AlphaFold Stuck at hhblits Step on Cluster Compute Node
AlphaFold Stuck at hhblits Step on Cluster Compute Node
Issue Description: I am experiencing a problem running AlphaFold on a compute node in our cluster. The process consistently gets stuck at the hhblits step. However, when I run the same program directly on the login node, it proceeds without any issues. The issue arises specifically when submitting the job to the compute node - it hangs at "- 22:54:01.709 INFO: Prefiltering database" and does not progress further.

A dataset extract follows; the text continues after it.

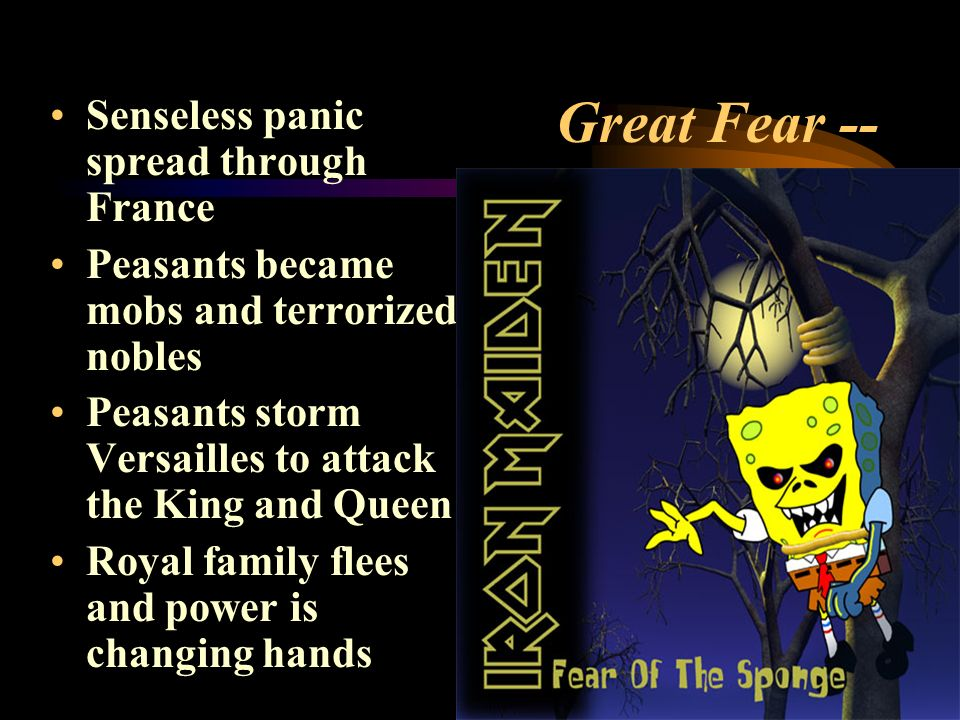 Great Fear -- Senseless panic spread through France Peasants became mobs and terrorized nobles Peasants storm Versailles to attack the King and Queen Royal family flees and power is changing hands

Additionally, system call tracing shows repeated occurrences of the following:
futex(0x2b5ff13dd634, FUTEX_WAIT_PRIVATE, 4294967295, NULL) = 0 futex(0x2b5ff13dd634, FUTEX_WAKE_PRIVATE, 1) = 0 ... During this time, there is no additional memory load, and the GPU does not appear to be computing, although the program itself seems to have a load.
login node can output normally like this:
22:15:22.605 INFO: Searching 32053680 column state sequences.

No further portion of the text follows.